Chauvin faces charges of second-degree murder, third-degree murder and second-degree manslaughter over the death of George Floyd in May 2020. Footage of the former officer kneeling on Floyd’s neck for several minutes prompted a global outcry and mass protests against police brutality and systemic racism.
In testimony that began Monday, jurors have so far heard from 13 witnesses, including a 911 dispatcher, an off-duty firefighter who attempted to offer Floyd medical support and a teenage girl whose filmed the incident, amplifying it onto the national stage.

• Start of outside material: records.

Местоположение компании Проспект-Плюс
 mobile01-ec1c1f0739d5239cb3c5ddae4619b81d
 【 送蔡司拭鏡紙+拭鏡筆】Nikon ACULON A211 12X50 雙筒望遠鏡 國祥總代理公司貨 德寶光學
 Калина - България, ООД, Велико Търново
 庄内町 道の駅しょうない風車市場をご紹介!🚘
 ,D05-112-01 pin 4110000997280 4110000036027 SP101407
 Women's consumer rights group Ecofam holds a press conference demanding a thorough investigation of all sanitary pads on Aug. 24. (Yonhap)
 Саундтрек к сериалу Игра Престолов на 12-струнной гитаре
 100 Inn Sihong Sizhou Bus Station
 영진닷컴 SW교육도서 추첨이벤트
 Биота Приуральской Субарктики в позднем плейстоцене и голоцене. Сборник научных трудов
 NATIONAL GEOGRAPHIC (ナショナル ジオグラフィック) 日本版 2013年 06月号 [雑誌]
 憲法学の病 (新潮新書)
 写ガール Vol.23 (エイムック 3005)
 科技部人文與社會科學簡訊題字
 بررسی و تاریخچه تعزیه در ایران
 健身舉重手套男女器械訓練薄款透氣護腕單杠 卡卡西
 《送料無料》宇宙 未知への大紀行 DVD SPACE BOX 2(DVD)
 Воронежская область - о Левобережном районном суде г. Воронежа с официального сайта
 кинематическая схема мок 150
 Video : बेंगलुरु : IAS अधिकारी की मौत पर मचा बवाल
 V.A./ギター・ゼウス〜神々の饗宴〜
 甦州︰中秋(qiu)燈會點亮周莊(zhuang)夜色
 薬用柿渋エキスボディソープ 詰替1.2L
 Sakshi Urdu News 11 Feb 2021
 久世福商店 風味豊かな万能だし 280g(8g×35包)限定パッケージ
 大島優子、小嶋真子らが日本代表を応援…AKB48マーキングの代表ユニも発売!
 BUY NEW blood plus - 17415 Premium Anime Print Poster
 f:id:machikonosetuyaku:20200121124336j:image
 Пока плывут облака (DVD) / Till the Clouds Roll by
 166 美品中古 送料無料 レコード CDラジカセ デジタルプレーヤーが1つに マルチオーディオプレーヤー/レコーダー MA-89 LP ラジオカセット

"Had it not been filmed, you would have far more people making the argument of, ‘Oh, he must’ve been resisting,'" Cabral said. "Part of that comes from the inherent credibility that police officers have — a presumptive credibility, even when they’re not entitled to it."
While reflecting on the decades of racist abuse perpetrated by police officers against Black Americans, Cabral said that it's been difficult to watch Chauvin's defense work towards their case that the knee pinned to George Floyd's neck for nine minutes and 29 seconds wasn't the cause of his death.
"The issue still, with video, is whether or not people will believe what’s in front of them," she said. "Because the defense is getting ready to argue that they shouldn’t believe their lying eyes."
There's an expectation that Chauvin might be convicted on at least one of the three charges against him, but Cabral struck a cautious note.
"Everybody thought the same thing with Rodney King," she said.
Cabral is the former sheriff of Suffolk County and the former Massachusetts secretary of public safety. She is currently CEO of the cannabis company Ascend.